**** Text ****
And the opinions themselves? They often seem to be based on Reddit rumours and weird conspiracy theories. I continually find myself asking: What are the facts?

I loathe the decline of facts in public discourse, and wish the media would do a better job of reporting, although I realize the financial constraints that many news outlets face. That isn’t an opinion but a feeling, although I’m sick to death of feelings, too. I think many people feel the same way, although my sample size is small, me and a few friends, so maybe I’m wrong.

However, for the record, here are four just-the-facts things that have happened recently–or in one case, not so recently–and I’ve found them all far more interesting than any of the opinions being bandied about, even when I’ve agreed with them.

One. This morning I opened the front door to see a squirrel lying dead on the front walk. This is the first time that’s ever happened in all the years we’ve lived here. It was lying on its back, legs splayed, and I think it must have fallen off the big maple tree above the walk. It didn’t look otherwise injured, and I assume if a hawk had got it, the squirrel wouldn’t have been in one piece, or that it would have been taken away to be eaten elsewhere. The wasps were very interested.

After breakfast, I went into the back garden beside the garage to dig a grave for the squirrel. In the process, I excavated three broken bricks buried about a foot down. Over the years, we’ve dug up quite a bit of construction debris from the backyard. I took out the bricks and dug deeper, then got the squirrel onto the shovel and into the hole, putting the bricks back on top of it. After filling in the grave, I said “Rest in peace, squirrel,” for lack of a known burial service. Since I was in my gardening shoes, I went on to cut the lawn, front and back, which I’d been planning to do later this afternoon, then came upstairs to my office to start work.

Two. I was walking along Bloor Street a few days ago after getting my glasses repaired and passed a man in his late twenties saying to his friend, “But I don’t want to have a conversation about that with my mother,” which is all I heard, but which lends itself to endless speculation.
**** Given entries ****
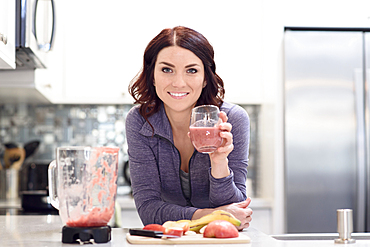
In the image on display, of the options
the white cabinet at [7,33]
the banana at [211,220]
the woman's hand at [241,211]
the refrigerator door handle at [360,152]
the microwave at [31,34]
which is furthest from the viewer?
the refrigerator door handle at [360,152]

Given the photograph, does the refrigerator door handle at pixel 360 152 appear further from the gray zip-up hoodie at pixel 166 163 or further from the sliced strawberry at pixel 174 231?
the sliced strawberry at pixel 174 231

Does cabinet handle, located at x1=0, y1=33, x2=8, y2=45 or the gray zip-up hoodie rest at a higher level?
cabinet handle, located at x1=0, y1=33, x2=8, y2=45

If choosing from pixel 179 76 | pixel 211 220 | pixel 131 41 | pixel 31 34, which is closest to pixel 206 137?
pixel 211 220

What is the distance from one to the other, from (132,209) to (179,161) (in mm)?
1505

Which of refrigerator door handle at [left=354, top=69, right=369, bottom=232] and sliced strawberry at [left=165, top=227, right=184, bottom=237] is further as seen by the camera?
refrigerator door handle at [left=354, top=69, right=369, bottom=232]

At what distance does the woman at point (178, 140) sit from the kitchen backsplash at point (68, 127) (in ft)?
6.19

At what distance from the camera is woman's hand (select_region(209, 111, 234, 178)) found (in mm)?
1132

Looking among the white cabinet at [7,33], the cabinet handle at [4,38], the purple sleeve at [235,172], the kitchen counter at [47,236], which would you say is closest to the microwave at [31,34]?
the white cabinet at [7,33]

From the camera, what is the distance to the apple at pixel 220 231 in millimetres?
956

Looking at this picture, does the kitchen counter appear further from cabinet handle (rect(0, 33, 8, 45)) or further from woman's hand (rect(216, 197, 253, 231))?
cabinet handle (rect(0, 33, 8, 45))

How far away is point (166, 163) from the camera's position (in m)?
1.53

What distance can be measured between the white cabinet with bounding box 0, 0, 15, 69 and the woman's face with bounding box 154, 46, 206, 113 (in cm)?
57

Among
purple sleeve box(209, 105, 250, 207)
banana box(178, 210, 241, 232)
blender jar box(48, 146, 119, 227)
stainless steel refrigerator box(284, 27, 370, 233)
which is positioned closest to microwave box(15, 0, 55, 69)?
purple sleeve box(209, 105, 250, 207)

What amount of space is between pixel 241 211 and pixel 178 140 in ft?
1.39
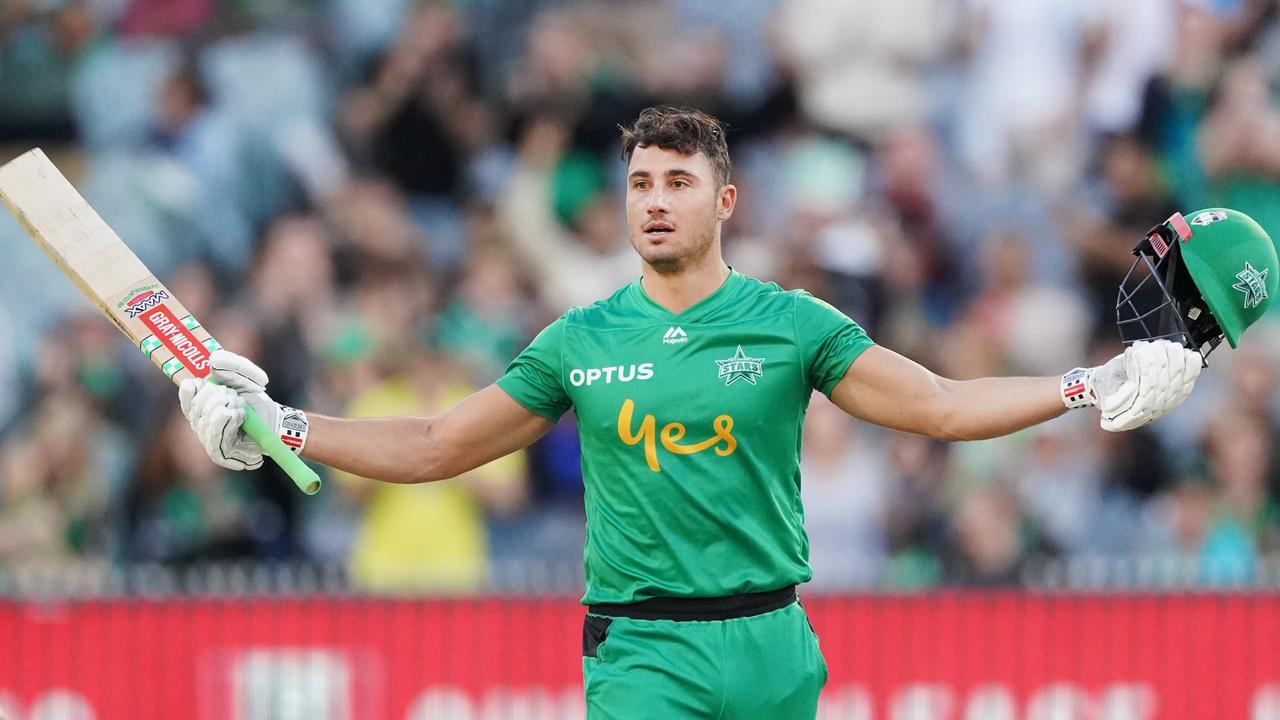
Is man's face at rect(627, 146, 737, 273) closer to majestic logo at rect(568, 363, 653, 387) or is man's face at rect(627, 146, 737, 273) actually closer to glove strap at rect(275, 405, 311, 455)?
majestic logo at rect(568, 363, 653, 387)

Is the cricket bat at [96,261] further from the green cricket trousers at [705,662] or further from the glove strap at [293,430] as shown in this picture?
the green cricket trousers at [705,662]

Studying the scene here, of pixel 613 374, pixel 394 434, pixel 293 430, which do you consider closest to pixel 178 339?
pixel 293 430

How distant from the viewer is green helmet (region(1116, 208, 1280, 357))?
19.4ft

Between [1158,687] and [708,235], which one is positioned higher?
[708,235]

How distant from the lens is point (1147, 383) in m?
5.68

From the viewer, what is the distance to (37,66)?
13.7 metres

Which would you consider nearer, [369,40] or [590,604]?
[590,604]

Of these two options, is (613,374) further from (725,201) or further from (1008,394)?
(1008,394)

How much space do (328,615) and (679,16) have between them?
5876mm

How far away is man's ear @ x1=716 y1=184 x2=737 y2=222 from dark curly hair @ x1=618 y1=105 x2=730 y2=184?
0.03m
****
Written tasks:
A: Edit the piece about facts and opinions, starting at "And the opinions" and ending at "agreed with them.", and put "emotions" in place of "feelings".
B: Resume the piece about facts and opinions, picking up right after its final sentence.
These lines have no connection to the piece about facts and opinions.

Response list:
A:
And the opinions themselves? They often seem to be based on Reddit rumours and weird conspiracy theories. I continually find myself asking: What are the facts?

I loathe the decline of facts in public discourse, and wish the media would do a better job of reporting, although I realize the financial constraints that many news outlets face. That isn’t an opinion but a feeling, although I’m sick to death of emotions, too. I think many people feel the same way, although my sample size is small, me and a few friends, so maybe I’m wrong.

However, for the record, here are four just-the-facts things that have happened recently–or in one case, not so recently–and I’ve found them all far more interesting than any of the opinions being bandied about, even when I’ve agreed with them.

B:
Three. At dawn yesterday morning, the rising sun lit a clay figure from Mexico on a two-drawer filing cabinet in my office. Nothing happened, not the way it did the other two times. But as I drank my first cup of tea, I sat thinking about the way I’d bought it.

True story: I was living in Mexico City at the time, years ago now. Every once in a while a man would come to our door with a several bags of figures, announcing himself as Señor Luis de Guerrero, Mr. Luis from the state of Guerrero. The first time he visited, Señor Luis unwrapped several clay figures from old newspapers and put them on the dining room table, saying they came from ancient Indigenous sites. If true, this would have made him a trafficker in antiquities. I reminded him that no matter what his Mexican customers did, it was illegal for foreigners to buy antiquities. It was especially illegal to take them out of the country when we left, and I told him I agreed with this policy.

Señor Luis nodded thoughtfully, an Indigenous man himself who always wore a brown overcoat. He leaned forward and carefully divided the clay figures into two groups on opposite sides of the table, saying that I could buy something from one side and not the other, never saying that some were fake, but making it clear that they were. So I bought my first fake figure, and enjoyed it so much I bought several others during his visits over our three years in Mexico, including the one on my filing cabinet.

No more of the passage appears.